As I toss all the ideas around, I’ll usually try to add weights to them based on:

  • Estimated level of effort/time required
  • Chance to delight existing users and keep them around
  • The prospect of spurring new growth
  • Opportunity to reduce technical debt
  • Feature “coolness factor”
  • Chance to further differentiate from other products
  • Opportunity to build new skills and knowledge

His Greatest Accomplishment

The simple ability to stick with projects long enough to finish them, release them into the world, and give them a chance to grow.

It’s common among developers to start lots of projects, but ship very few. It’s easy to get halfway done, run into some edge cases, and then just move on to the next shiny idea or technology.

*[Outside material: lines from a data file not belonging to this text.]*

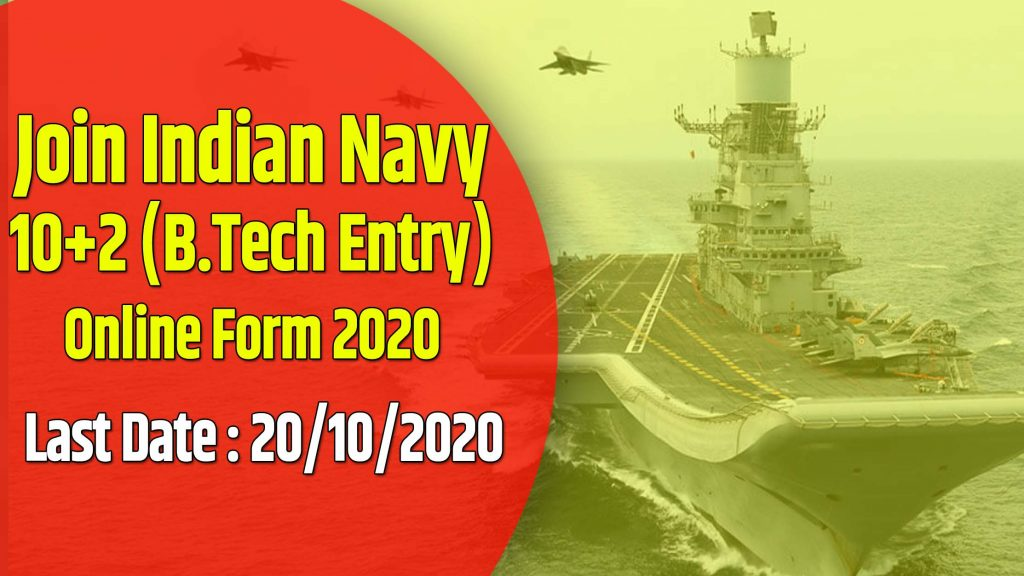 Indian Navy Online Form 2020 Thumbneal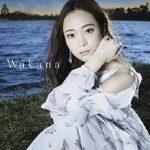 [Album] Wakana – Wakana (2019.03.20/MP3/RAR)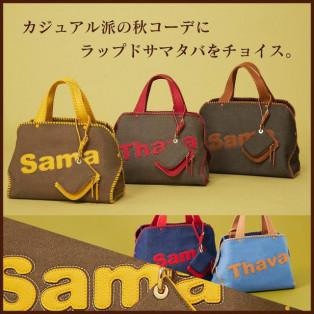 【先行販売中②】デニムサマタバシリーズ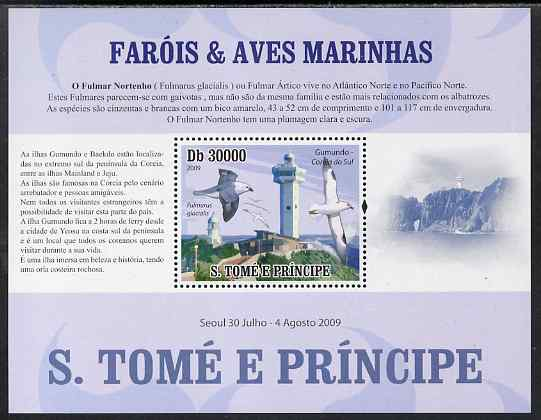 St Thomas & Prince Islands 2009 Lighthouses and Sea Birds - Norther Fulmar perf s/sheet (Portuguese Text) unmounted mint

But you won’t hit any of the larger entrepreneurial milestones if you can’t commit to a vision long enough to get something out the door.

What He Wishes He Knew When He Started

I wish I had known about the importance, and compounding effect, of building an audience.

You can have the best product in the world, but it won’t go anywhere if you can’t get enough eyeballs on it.

You want to start building a following and a user community as soon as possible.

Kyle’s Biggest Mistake

For a few months during the middle of my journey with PL, I was working on a major overhaul and putting in an unsustainable number of hours. Time is a zero-sum game, and I was letting sleep and exercise take the hit… and my vitals started to reflect that.

Beyond all the tips and tricks, you need to take care of yourself first and foremost.

Launching and growing a small startup requires consistency and persistence. And luck. And a bunch of other things.

But the point is: it’s a marathon. So only burn the candle at both ends when there’s a tactical reason. And always make time to exercise! What’s the point of working towards a better future if you might not be around to enjoy it?

His Advice for Other Entrepreneurs

If you’re just starting your own journey or contemplating a new project, here’s a small piece of advice from my experience so far:

Try to find a problem you understand deeply and truly care about solving, and build something that you’ll actually be a user of. 

There are often more hurdles on the path to finishing and launching a project than you can predict going in; but if you really have that desire to see and enjoy the final product yourself, you can use that to help power through some of the obstacles. 

It’s a lot easier to pursue an idea with persistence when you’re working on something you love and that you personally can’t wait to use.